She had been trying to die for about a year and a half, eventually calling all of her children about her and asking us whether we were praying for her to get better.
When we assured her that we were on our knees every minute of the day praying for her well-being, she snapped, “Well, stop it, all of you, your prayers are swamping my prayers and I really don’t want to hang around anymore!”
So, we started praying rather halfheartedly for a comfortable and speedy end to this feisty daughter of an Irish concert pianist mother and Scots diamond mining father.
She went in and out of comas for months and we children stood vigil by her bedside to let her know in her lucid moments that we were there.

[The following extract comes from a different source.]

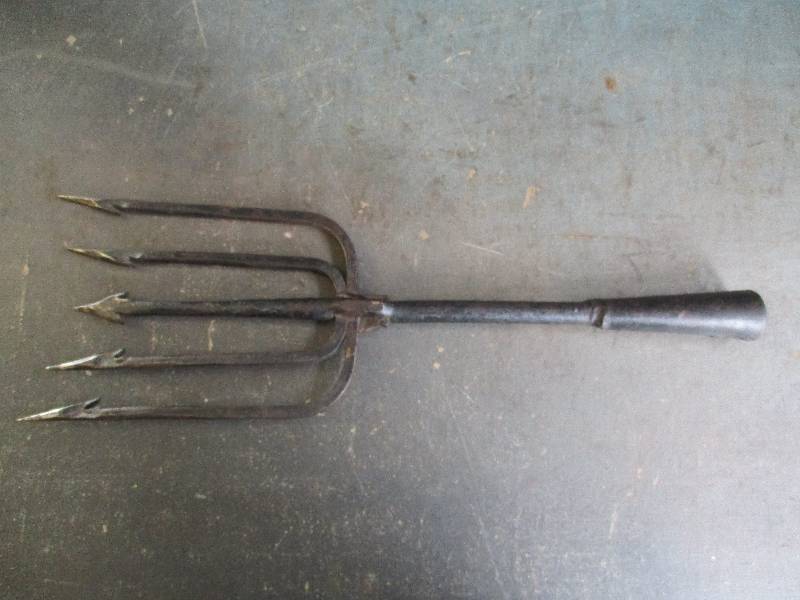 lot 87 image: Spear Fishing Head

That we would be with her when she died.
One morning, as the sun rose over the KwaZulu-Natal South Coast sea, she woke, lucid and chirpy and asking who was with her.
I told her it was me and she asked whether the monkeys that had given her and my father uphill for years, were fooling about on the roof of the house.

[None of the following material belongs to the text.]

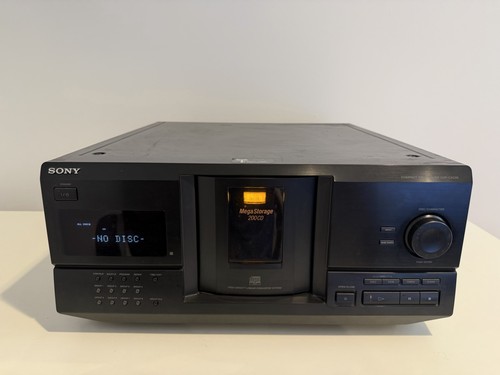 Sony cdp cx235 megastorage 200 - cdp-cx235,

Before I could answer, my incontinent mother broke wind with as much gusto as a drunken cowboy on baked beans.
To quickly cover up her embarrassment, all I could think of doing was to answer her question about whether monkeys were on the roof and I said, “Not anymore, mom.”

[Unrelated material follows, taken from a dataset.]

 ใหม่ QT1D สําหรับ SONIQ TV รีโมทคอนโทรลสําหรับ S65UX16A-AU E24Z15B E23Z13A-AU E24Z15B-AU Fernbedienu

She started giggling, then laughing and finally bordering on what sounded like a combination of choking, hysterics and four Boeing 747 engines in full reverse thrust.
Her nurse came flying into the room with panic-stricken wide eyes and it took me about five minutes to convince her that my mother wasn’t convulsing, simply laughing – something she hadn’t managed for a long time.
The story got back to my sister and three brothers who now refer to me as the sibling who tried to kill their mother. “Matricide Moerdyk”, they call me.
At the end, I wasn’t with her when she died, but playing golf at Sun City. It was on the 14th hole that the club manager came rushing up to me in a golf cart to say that my office had called to tell me that my sister was trying to get hold of me to tell me that my mother had passed away.
Naturally, the three members of my four-ball insisted that I should take off immediately and head for home.
Remembering that my mother was a sports fanatic, having played in the finals of the South African women’s tennis championships in her day and also having been a very competent and competitive golfer, as a token of my respect for her I insisted on finishing the game.
I said a silent little prayer to her and was delighted to have finished the final four holes with three copybook pars and a birdie. She would have been so very proud.
My mother taught me so much. Important lifeskills such as not raising contentious subjects with a spouse before 10am.
Not letting your right hand slip under the golf club grip too much because you would end up duck-hooking your drive.
And how to bowl a googly.
She was a really good buddy. And to think that I only heard her break wind once.